**Text segment:**
The revenue distribution was announced in a statement issued on Saturday by the Director of Press and Public Relations, Bawa Mokwa. The allocation was finalised at the March 2025 FAAC meeting in Abuja, which was chaired by the Minister of Finance and Coordinating Minister of the Economy, Wale Edun, and attended by the Accountant General of the Federation, Shamseldeen Ogunjimi.

Breakdown of Distributable Revenue

The total distributable revenue of N1.678 trillion comprised:

Statutory revenue – N827.633 billion

Value Added Tax (VAT) revenue – N609.430 billion

Electronic Money Transfer Levy (EMTL) revenue – N35.171 billion

Solid Minerals revenue – N28.218 billion

Augmentation – N178 billion

According to the FAAC communiqué, the total gross revenue available for February 2025 was N2.344 trillion. Deductions for the cost of collection amounted to N89.092 billion, while transfers, interventions, refunds, and savings stood at N577.097 billion.

The communiqué also revealed that gross statutory revenue for February 2025 was N1.653 trillion, which was N194.664 billion lower than the N1.848 trillion recorded in January 2025. Similarly, gross VAT revenue fell from N771.886 billion in January to N654.456 billion in February, reflecting a decrease of N117.430 billion.

**Provided information:**

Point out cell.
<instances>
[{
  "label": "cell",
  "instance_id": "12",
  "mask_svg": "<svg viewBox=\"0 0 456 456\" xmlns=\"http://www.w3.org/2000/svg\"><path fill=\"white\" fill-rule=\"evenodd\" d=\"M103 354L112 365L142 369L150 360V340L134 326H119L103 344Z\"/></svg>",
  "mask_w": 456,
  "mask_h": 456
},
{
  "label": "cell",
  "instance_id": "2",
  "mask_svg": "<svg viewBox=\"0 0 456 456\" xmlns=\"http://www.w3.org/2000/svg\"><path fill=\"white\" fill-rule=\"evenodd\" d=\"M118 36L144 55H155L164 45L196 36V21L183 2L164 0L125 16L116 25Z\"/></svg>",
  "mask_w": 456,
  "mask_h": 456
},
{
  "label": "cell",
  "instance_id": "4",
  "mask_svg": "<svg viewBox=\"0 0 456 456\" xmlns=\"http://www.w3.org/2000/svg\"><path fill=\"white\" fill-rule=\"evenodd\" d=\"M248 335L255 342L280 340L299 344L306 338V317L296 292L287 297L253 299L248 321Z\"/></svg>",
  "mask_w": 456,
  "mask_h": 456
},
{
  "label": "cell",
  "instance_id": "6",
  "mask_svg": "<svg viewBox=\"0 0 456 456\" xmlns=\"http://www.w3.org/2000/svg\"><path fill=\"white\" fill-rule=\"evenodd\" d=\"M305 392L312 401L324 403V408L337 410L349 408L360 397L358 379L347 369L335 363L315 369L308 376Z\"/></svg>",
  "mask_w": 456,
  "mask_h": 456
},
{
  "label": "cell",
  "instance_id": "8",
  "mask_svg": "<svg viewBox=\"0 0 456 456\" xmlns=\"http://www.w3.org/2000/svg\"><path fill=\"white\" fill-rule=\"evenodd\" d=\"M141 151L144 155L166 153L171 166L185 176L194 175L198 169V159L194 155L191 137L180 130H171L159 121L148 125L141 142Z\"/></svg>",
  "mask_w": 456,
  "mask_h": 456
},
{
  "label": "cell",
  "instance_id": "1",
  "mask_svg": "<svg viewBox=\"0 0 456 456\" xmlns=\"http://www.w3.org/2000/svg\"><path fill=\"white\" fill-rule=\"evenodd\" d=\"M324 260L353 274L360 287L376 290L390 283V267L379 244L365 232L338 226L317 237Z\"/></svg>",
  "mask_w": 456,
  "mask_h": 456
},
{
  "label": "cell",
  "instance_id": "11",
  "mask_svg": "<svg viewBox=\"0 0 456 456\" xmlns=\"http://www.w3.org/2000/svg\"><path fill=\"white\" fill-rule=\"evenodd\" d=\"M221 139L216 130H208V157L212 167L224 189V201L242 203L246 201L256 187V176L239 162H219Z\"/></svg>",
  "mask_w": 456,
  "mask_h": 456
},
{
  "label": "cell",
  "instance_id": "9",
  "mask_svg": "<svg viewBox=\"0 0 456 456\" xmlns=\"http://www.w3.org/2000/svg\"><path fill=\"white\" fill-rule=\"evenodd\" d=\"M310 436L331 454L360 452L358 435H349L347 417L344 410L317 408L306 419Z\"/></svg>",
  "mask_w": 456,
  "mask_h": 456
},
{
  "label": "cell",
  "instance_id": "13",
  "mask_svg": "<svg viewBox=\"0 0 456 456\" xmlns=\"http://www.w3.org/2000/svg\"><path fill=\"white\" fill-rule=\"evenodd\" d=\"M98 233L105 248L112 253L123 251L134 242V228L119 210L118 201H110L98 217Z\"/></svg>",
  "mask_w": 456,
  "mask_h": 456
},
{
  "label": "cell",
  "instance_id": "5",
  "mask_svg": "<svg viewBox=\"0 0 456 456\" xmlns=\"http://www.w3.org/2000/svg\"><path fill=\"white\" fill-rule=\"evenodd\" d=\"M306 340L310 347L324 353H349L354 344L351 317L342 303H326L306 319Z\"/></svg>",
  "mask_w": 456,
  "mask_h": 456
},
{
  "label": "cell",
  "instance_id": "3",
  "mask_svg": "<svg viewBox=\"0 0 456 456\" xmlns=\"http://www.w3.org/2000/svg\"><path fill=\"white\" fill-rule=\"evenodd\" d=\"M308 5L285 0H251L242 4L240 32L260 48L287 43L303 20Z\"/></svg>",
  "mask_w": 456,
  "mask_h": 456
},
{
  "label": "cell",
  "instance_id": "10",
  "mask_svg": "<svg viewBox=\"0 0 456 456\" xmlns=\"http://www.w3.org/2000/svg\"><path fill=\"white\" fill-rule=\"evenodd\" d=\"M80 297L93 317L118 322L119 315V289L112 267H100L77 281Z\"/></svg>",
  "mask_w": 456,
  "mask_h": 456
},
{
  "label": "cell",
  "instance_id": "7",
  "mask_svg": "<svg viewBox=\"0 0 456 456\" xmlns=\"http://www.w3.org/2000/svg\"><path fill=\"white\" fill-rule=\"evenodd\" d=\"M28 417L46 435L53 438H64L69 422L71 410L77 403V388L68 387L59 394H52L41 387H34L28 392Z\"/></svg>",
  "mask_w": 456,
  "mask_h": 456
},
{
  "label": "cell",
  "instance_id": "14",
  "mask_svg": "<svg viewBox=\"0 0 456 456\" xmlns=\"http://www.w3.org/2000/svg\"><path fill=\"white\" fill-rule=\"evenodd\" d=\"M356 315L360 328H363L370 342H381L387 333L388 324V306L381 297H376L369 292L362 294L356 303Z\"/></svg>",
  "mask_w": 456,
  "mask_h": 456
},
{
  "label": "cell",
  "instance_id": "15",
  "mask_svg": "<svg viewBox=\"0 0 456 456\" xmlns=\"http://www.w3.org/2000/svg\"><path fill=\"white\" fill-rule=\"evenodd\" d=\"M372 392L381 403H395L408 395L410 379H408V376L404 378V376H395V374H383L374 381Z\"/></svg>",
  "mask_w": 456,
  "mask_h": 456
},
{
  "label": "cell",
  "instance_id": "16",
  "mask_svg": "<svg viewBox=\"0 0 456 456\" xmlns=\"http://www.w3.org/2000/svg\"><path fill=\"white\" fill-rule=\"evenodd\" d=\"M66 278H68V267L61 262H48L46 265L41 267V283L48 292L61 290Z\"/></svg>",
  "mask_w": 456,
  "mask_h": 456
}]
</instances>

**Instructions for the task:**
Rewrite the stretch of the revenue allocation text from "Value Added Tax" through "at N577.097 billion.", switching every "communiqué" to "report".

**Output:**
Value Added Tax (VAT) revenue – N609.430 billion

Electronic Money Transfer Levy (EMTL) revenue – N35.171 billion

Solid Minerals revenue – N28.218 billion

Augmentation – N178 billion

According to the FAAC report, the total gross revenue available for February 2025 was N2.344 trillion. Deductions for the cost of collection amounted to N89.092 billion, while transfers, interventions, refunds, and savings stood at N577.097 billion.